対処は同様に、契約の明文化(戻り値 PickupResult を返す)か、「拾ったときの効果」を部品化することです。

ゲーム開発での例

  • 「移動できるはずのユニット」に移動不能な砲台を混ぜる(Move() 空実装)— 空実装overrideはLSP違反の代表的なサイン
  • リプレイ・AI操作を IInputSource で差し替える場合、「毎フレーム必ず値を返す」という契約を全実装が守る必要がある → ケーススタディ: プレイヤー入力
  • 物理の Collider 派生が「Boundsは実形状を含む」を破ると、ブロードフェーズ(→ Spatial Partition)が誤動作する

原則同士の関係

  • LSPは OCP の成立条件: 追加した派生が契約を破るなら、「既存コード無変更で拡張」は嘘になる(既存コードが壊れる)。
  • ISP と補完関係: インターフェースを小さく分ければ、「実装できない約束」を強制されにくくなり、LSP違反(空実装)が減る。
  • 空実装・throw NotSupported・ダウンキャストして分岐(キャスト)は、3点セットでLSP違反のサイン。

適用しすぎた場合の弊害

  • 契約を厳密に文書化しようとしすぎて、基底クラスのコメントが仕様書化し、変更不能になる。ゲームロジックの大半は「大まかな期待」で十分回ります。
  • 「LSP違反の可能性があるから継承全面禁止」まで振れると、フレームワーク規約(MonoBehaviour等)と衝突します。浅い継承+明確な契約が現実解です。

コードレビュー用チェックリスト

  • [ ] overrideが基底の処理を「呼ばない」「無効化する」「例外を投げる」になっていないか?
  • [ ] 空実装のoverrideはないか?(あるならis-aのモデリングを疑う)
  • [ ] 呼び出し側に dynamic_cast / is / as での型分岐が生えていないか?(基底の契約が不足しているサイン)
  • [ ] 基底の仮想関数の「暗黙の期待」(戻り値の意味、呼ばれるタイミング、副作用)は明文化されているか?
  • [ ] この派生は、基底を使う既存の全コードに黙って混ぜても安全か?

理解度確認問題

  1. LSPの「置換可能」は型の互換とどう違いますか。
  2. 「事前条件を強めない・事後条件を弱めない」を、TakeDamageの例で具体的に言ってください。
  3. 空実装のoverrideがLSP違反のサインである理由は?
  4. 正方形-長方形問題は、クラスを不変(setterなし)にするとなぜ解消しますか。
解答の要点 1. 型の互換はコンパイラが保証する構文の話。LSPは呼び出し側の期待(振る舞いの契約)が保たれるかという意味論の話。 2. 事前条件を強める例: 「弱体化済みのときしか呼ぶな」。

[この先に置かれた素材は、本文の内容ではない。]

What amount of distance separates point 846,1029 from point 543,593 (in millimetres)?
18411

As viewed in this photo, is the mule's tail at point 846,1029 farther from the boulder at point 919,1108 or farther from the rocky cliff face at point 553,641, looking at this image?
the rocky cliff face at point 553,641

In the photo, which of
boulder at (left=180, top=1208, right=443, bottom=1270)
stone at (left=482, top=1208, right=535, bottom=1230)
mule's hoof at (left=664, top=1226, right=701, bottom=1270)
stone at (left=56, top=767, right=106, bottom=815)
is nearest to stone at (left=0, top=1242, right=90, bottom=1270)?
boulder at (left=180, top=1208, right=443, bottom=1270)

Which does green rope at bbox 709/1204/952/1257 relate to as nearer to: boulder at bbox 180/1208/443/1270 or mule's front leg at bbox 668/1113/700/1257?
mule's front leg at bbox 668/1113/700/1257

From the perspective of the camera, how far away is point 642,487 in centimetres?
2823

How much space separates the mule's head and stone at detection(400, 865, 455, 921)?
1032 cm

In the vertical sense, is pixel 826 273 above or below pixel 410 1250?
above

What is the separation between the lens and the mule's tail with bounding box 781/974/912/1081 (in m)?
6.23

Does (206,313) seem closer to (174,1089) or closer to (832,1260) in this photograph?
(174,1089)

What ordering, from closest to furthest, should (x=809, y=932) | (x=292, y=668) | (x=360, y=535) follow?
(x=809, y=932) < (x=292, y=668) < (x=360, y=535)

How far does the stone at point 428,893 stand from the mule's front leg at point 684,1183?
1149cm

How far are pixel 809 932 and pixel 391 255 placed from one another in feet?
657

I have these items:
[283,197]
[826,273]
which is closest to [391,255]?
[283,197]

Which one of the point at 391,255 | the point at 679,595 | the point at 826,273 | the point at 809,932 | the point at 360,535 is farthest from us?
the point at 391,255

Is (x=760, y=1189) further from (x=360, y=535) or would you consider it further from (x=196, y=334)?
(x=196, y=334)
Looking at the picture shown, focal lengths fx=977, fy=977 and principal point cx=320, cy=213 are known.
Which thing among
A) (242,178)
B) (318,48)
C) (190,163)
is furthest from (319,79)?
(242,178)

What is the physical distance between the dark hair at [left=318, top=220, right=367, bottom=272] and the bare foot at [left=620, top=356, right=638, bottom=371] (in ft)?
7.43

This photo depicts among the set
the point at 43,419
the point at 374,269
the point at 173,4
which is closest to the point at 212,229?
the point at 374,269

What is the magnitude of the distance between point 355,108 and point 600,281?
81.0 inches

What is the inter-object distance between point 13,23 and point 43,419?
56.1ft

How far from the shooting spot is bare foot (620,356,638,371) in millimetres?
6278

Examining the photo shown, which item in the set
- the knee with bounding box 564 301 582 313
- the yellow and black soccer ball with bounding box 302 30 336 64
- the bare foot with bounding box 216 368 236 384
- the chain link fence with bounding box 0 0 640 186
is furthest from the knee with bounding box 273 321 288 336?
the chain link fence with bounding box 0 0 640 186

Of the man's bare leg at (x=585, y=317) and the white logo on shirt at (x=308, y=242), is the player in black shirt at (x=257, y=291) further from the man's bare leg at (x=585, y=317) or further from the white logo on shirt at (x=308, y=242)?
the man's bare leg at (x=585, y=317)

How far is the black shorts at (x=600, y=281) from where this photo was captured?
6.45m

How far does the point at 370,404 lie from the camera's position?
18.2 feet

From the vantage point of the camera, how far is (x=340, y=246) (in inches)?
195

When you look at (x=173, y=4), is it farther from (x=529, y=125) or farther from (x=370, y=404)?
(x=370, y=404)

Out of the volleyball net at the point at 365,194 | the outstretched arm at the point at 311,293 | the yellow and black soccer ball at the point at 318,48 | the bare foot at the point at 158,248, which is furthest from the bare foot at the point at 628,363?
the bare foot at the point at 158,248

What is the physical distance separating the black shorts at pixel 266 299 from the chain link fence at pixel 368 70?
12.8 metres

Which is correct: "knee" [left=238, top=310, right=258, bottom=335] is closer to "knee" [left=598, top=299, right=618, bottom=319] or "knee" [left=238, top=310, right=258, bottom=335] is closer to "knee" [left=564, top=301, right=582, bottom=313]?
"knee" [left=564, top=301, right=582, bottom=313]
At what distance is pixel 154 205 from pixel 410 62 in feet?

事後条件を弱める例: 「ダメージを与えてもhpが減らないことがある」。 3. 基底が約束した操作を派生が実行できない=その約束を破っている。is-aのモデリングか基底の契約設計が誤っている兆候。 4. 破られていた契約は「幅の変更は高さに影響しない」という**可変操作**の契約。操作をなくせば契約もなくなり、「正方形は長方形」という分類だけなら矛盾しないため。

関連項目

演習

class Bird { virtual void Fly(); }Penguin を追加したい状況を、(a) 契約の再設計(インターフェース分割)、(b) コンポジション化、の2案で設計してください。どちらの案でも「空を飛ぶ敵だけを全滅させる」処理が安全に書けることを確認してください。